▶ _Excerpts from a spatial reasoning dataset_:
────────
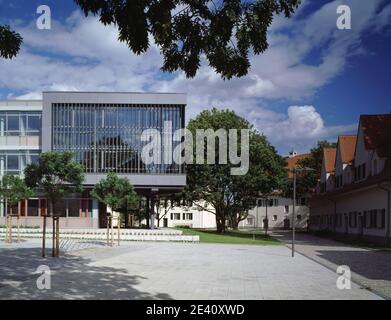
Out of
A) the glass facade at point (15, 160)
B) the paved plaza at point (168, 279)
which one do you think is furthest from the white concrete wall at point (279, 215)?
the paved plaza at point (168, 279)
────────
▶ _WHAT IS NEEDED_:
Output the lines of the records above as a numbered list, skipping any blank lines and leaving out the pictures.

▶ _ANSWER FOR THIS EXERCISE_:
1. Out of
2. A) the glass facade at point (15, 160)
3. B) the paved plaza at point (168, 279)
4. which one do you think is furthest from the white concrete wall at point (279, 215)?
5. the paved plaza at point (168, 279)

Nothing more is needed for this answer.